Excerpted text>
Candidates 2024 – Does Prior Success Predict Future Success?

As the 2024 Candidates Tournament approaches, we have of course released our model’s Elo-driven predictions, and as always one of the core questions is are there any factors other than rating which are uniquely predictive, that the model is ignoring? Generally speaking, we assume that while commonly cited traits (age, experience, etc…) may have predictive value, they don’t tend to offer any new information that isn’t already captured in a player’s rating. However there is one particular question we do find fascinating for this event: given that Nepomniachtchi has won the Candidates in both of his prior attempts, is there any reason to think he might be uniquely good at this event, and thus that his chances of winning again are underrated by looking solely at his rating?

It is possible to look at how players did relative to their ratings in prior Candidates tournaments by comparing their performance ratings in the event to their initial published ratings, and seeing who over or under performed their ratings-based expectations. To specifically assess whether prior results predict future results (at this specific event and format) we could then see if people who overperformed before tend to do so again, or if over/under performance appears random. However performance rating (even in a 14 round event) is a highly variable measure so to really extract meaningful, statistically significant, conclusions would require lots of data. And we don’t have it. There have only been 48 total individual event performances to look at (6 events, from 2013 to 2022, with 8 players per event) in the current format.

Listed entries>

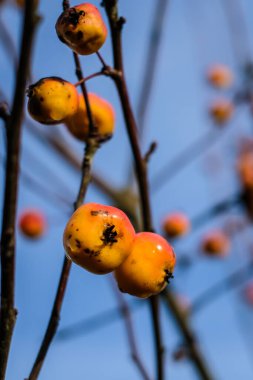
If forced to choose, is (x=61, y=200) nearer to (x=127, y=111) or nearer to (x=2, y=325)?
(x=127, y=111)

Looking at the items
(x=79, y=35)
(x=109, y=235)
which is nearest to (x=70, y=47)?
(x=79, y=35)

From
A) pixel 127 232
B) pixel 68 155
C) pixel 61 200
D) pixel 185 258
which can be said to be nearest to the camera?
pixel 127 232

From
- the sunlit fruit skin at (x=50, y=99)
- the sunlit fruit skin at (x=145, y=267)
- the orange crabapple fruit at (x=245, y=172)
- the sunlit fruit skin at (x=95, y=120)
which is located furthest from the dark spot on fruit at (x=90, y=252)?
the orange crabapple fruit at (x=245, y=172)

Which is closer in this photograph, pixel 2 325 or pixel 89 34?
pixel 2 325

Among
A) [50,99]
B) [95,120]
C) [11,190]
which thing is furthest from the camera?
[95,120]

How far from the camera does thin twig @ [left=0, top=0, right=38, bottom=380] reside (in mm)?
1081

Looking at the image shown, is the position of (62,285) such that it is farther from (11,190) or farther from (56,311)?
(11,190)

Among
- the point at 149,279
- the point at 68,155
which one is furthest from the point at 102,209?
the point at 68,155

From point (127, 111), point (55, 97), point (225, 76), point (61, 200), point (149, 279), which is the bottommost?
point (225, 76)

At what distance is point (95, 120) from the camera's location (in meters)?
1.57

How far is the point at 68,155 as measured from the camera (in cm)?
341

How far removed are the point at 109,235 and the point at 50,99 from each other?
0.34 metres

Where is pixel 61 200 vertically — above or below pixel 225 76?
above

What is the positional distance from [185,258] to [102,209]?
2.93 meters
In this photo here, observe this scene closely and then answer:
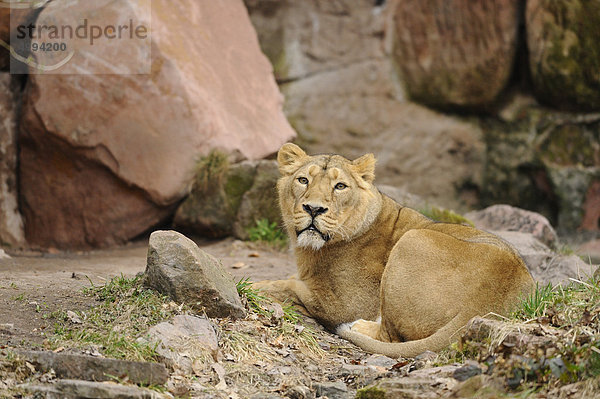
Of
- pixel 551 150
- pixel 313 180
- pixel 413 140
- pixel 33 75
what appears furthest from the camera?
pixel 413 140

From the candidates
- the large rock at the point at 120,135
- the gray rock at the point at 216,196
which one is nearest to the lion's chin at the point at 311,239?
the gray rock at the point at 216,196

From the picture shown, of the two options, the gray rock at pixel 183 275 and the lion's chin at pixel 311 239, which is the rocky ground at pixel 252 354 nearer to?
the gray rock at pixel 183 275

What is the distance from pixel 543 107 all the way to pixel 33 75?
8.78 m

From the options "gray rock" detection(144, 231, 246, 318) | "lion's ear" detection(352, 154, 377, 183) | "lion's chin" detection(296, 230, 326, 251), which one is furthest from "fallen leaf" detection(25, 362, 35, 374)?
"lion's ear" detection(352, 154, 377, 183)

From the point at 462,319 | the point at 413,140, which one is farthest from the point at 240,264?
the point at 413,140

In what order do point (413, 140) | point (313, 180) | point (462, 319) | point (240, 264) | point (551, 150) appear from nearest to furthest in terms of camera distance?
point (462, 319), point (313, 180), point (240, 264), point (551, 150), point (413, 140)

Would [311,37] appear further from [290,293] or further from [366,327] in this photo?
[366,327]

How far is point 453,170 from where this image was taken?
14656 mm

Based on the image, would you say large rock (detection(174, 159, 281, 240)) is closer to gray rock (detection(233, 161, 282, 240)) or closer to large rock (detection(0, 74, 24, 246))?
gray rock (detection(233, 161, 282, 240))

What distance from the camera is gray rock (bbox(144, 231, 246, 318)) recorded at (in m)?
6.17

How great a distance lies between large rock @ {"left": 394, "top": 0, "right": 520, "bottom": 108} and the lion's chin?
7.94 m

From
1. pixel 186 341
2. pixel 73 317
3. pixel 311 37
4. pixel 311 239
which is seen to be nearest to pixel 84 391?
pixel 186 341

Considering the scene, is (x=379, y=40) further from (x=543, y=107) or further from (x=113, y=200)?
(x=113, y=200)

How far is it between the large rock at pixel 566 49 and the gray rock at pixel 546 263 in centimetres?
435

Exercises>
1) List every number that appears in the last paragraph of the Candidates 2024 article.
2) In the Candidates 2024 article, change "model" to "forecast system" and give the passage from "Candidates 2024 –" up to and including "at his rating?".
3) According to the Candidates 2024 article, why is it hard to reach statistically significant conclusions about whether past overperformance at the Candidates predicts future overperformance?

Final answers>
1) 14, 48, 6, 2013, 2022, 8

2)
Candidates 2024 – Does Prior Success Predict Future Success?

As the 2024 Candidates Tournament approaches, we have of course released our forecast system’s Elo-driven predictions, and as always one of the core questions is are there any factors other than rating which are uniquely predictive, that the forecast system is ignoring? Generally speaking, we assume that while commonly cited traits (age, experience, etc…) may have predictive value, they don’t tend to offer any new information that isn’t already captured in a player’s rating. However there is one particular question we do find fascinating for this event: given that Nepomniachtchi has won the Candidates in both of his prior attempts, is there any reason to think he might be uniquely good at this event, and thus that his chances of winning again are underrated by looking solely at his rating?

3) Performance rating is a highly variable measure, even in a 14-round event, so meaningful conclusions would require a lot of data. Only 48 individual performances exist in the current format: 6 events from 2013 to 2022, with 8 players each.